Is $Pr(A | B , C) = Pr(A | B) \cdot Pr(B | C)$ a valid thing to write?

Question

The question heading actually highlights my point of confusion.

Answer 1

Suppose $X_1,X_2$ are independent coin throws, and take the events

$A: X_1=X_2$

$B: X_1\text{ is head }$

$C: X_2\text{ is head }$

Then $P(A|BC)=1$, and $P(A|B)=P(B|C)=\frac{1}{2}$

Answer 2

Definitely not.

Consider a simple example involving two independent coin flips (of a fair coin). If we set $A = (\text{Flip 1 is Tails})$ , $B = (\text{Flip 1 is Tails})$, and $C = (\text{Flip 2 is Tails})$, then we find $P(A|B\text{ and } C) = 1$, $P(A|B) = 1$, and $P(B|C) = 1/2$. In this scenario, we have $$ P(A|B\text{ and } C) = 1 $$ but $$ P(A|B)P(B|C) = 1\cdot 1/2 = 1/2\ne 1. $$

Answer 3

To complement the counterexamples in the other answers, I would also suggest writing out the definitions to see why you shouldn't expect this to hold in general.

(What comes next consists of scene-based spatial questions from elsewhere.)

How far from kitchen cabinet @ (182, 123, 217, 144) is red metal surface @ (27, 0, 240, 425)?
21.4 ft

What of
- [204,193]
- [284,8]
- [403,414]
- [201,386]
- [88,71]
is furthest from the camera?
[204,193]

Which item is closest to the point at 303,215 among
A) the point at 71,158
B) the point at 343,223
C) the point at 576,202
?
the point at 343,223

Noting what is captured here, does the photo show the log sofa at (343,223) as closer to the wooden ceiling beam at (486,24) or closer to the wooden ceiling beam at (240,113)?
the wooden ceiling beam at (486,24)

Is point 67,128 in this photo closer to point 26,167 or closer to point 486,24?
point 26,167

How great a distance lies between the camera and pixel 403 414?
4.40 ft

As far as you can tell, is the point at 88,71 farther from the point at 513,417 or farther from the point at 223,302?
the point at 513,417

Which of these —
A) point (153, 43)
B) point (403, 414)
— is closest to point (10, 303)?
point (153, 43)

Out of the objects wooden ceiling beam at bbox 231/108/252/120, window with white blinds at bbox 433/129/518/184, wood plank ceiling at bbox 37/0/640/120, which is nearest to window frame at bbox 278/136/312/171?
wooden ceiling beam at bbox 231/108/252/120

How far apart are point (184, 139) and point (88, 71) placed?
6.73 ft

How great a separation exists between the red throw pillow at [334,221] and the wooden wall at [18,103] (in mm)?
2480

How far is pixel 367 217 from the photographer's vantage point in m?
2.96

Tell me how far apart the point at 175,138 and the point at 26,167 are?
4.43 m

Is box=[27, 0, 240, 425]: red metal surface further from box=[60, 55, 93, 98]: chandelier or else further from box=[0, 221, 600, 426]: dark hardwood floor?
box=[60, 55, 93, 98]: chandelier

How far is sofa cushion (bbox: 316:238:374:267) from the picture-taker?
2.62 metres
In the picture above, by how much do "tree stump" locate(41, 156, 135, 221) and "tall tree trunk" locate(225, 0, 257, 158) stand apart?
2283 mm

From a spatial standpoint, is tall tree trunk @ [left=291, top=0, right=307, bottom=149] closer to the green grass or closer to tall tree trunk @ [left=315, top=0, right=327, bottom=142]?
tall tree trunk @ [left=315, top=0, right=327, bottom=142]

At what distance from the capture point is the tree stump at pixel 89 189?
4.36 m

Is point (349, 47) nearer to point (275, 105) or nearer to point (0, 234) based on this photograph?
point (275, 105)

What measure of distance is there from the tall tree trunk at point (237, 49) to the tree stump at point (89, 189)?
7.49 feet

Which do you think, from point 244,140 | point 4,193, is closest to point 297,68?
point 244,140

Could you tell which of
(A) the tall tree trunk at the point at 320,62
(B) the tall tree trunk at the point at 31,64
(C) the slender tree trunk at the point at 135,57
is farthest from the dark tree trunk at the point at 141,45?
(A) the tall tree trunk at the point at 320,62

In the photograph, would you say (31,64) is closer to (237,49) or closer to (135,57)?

Recall $$P(D|E):=\frac{P(D\cap E)}{P(E)}.$$

So assuming $B,C$ have positive probability, you can write $$P(A|B,C)=\frac{P(A\cap B\cap C)}{P(B\cap C)}=\frac{P(A\cap B|C)}{P(B|C)}=\frac{P(A\cap C|B)}{P(C|B)}.$$

If you assume $A,C$ are conditionally independent (conditional on $B$), then this simplifies to $P(A|B)$. That's about the closest you can get to something that looks like your expression.